Peter Goodman, New York Time’s Global award-winning Economics Correspondent, makes an extraordinary journey to understand the worldwide supply chain – exposing both the fascinating pathways of manufacturing and transportation that bring products to your doorstep, and the ruthless business logic that has left local communities at the mercy of complex and fragile network for their basic necessities. How does the wealthiest country on Earth run out of protective gear in the middle of a public health catastrophe? How do its parents find themselves unable to locate crucially needed infant formula? How do its largest companies spend billions of dollars making cars that no one can drive for lack of chips? I took a pandemic to radically highlight the intricacy and fragility of the global supply chain. Enormous ships were struck at sea, warehouses overflowed, and delivery trucks stalled. The result was a scarcity of everything from breakfast cereal to medical devices, from frivolous goods to lifesaving necessities.

As the World Trade Organisation approaches  it’s 30th birthday on New Year’s Day, 2025, the international trading system and global supply chain is in crisis.

Goodman details modern international trading system by following a single product – a light-up Sesame Street Figurine from its design by a pair of entrepreneurs in Mississippi through its manufacture in China, to its long journey to the US by seas and land. The resulting vignettes of life on board container ships plying the sea lanes between China and California, in the control rooms of automated unloading docks in Rotterdam, and on the road with hauliers in the American Midwest.

Global trade as it exists today, is intrinsically exploitative, in the grip of monopolists, and efficient only on Wall Street. Its collapse in 2020 was not ultimately the result of the pandemic or governments’ responses, but of a fundamental alteration of American capitalism over the last century, the elevation of shareholder interests to primacy, the triumph of financial consideration over all others.

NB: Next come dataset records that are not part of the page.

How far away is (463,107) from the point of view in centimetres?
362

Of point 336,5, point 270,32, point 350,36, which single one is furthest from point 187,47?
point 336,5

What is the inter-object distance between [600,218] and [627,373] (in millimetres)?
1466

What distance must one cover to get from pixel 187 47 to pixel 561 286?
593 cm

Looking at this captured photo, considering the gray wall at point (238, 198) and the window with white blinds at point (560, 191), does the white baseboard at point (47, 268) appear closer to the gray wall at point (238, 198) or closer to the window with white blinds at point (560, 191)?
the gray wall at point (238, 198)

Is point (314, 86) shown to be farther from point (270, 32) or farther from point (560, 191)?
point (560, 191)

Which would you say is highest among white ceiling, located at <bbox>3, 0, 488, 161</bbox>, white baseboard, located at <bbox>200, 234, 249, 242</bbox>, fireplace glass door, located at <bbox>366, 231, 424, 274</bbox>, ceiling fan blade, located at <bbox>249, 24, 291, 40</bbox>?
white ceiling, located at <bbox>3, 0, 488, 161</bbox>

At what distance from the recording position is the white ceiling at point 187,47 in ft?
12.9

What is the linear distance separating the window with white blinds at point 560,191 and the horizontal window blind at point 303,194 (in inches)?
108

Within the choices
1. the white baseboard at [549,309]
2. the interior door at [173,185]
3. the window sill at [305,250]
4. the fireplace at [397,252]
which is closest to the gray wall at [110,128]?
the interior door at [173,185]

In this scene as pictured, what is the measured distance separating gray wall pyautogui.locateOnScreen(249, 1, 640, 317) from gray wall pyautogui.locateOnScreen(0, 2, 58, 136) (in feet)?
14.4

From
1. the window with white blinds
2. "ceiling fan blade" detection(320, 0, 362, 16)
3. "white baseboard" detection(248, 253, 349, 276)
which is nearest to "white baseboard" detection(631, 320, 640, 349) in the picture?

Goodman exposes many iniquities and inefficiencies in the US economic system, and the pandemic certainly exposed a lack of resilience in global trade,. The Chinese labour actually benefitted from the interface of Western business. Given that China’s export-driven growth miracle has lifted hundreds of millions of people out of poverty, that the EU built whole industries on the back of the resulting demand for high-value goods and services, and that the US has become the richest and most technologically innovative nation on Earth as a result, that is a truly extraordinary claim.

Goodman explains why the global trade’s reform is crucial – not only to avoid dysfunction in our day to day lives, but to protect the fate of our global fortunes.

How The World Ran Out of Everything: Inside the Global Supply Chain by Peter S Goodman, Mariner  £25/$30, 416 pages.

One response to “Troubling reality of global supply chain”

  1. pennynairprice avatar
    pennynairprice

    This account seems a little doomladen but I am sure it has elements of verismilitude therein. Lets hope people involved in this important trade issue can learn from previous mishaps and go forward with more confidence.